Can someone precisely point out to me when the decision was made to return to the vintage death metal sound? First off, I am by no means complaining. If this wave of neo-Morrisound bands keeps pounding out albums like Extremity’s Coffin Birth (20 Buck Spin) you can park a tractor-trailer worth of those motherfuckers on my driveway. In just the span of a few years, we’ve gotten remarkable work from bands like Tomb Mold, Mortuous, Gruesome, Necrot, Gatecreeper and Horrendous by playing death metal like its 1991.

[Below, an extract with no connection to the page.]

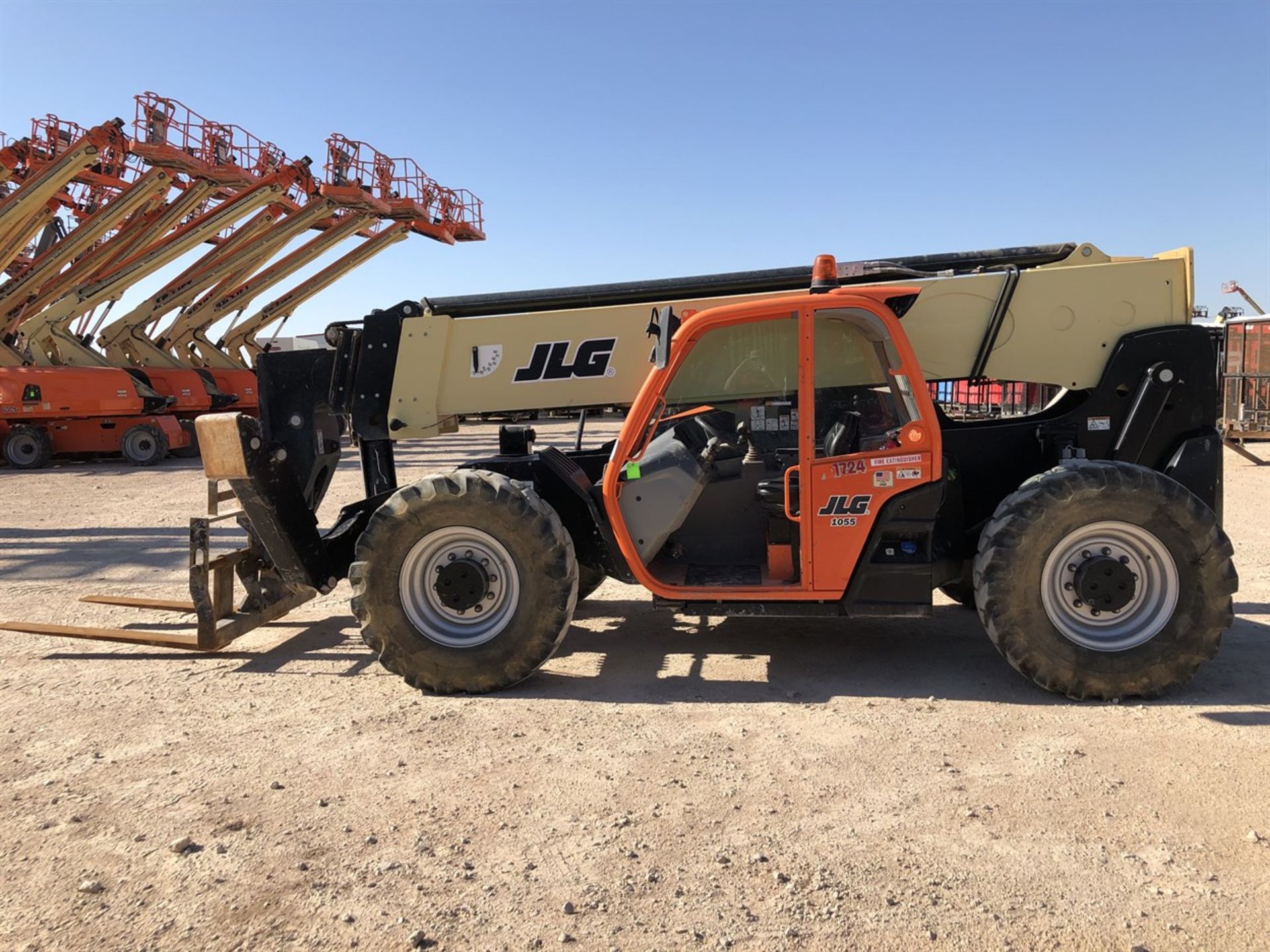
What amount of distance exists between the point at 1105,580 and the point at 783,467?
1.95 metres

Extremity and bands of their ilk clearly have reexamined the classics from labels like Roadrunner, Combat and Nuclear Blast, but the sound hardly ever comes across as dated or rehashed. One of the measures that Extremity has employed is their complete embrace of varying song structures and speed. Mid-tempo and gnarly samples are suddenly traded for blast-beat volleys which then segue into thrash grooves. And while on the subject of the subgenre, Extremity’s other tool is their willingness to supplement the death with layers of doom, thrash and plenty of grind.
Extremity plays along with some Candlemass mood and leads early on ‘Grave Mistake’ but the blast beats and chugging guitars gun down any notion of atmosphere or contemplation. On the flipside, death metal grit and speed dominate the opening moments of ‘Coffin Birth/A Million Witches’ before taking a swan dive into doom/sludge laden swamps only to reemerge with galloping speed and coarse howls from Marissa Martinez-Hoadley and Shelby Lermo which will have you reaching for a bag of Halls. You know your band clearly has no fucks for rules when the grindcore chaos and beats of ‘Occision’ is the closest thing to staying in one musical lane.
So, have or will we figure out when the case was made to draw from the past in order move forward? I don’t know, but I certainly don’t want to leave this sweet spot.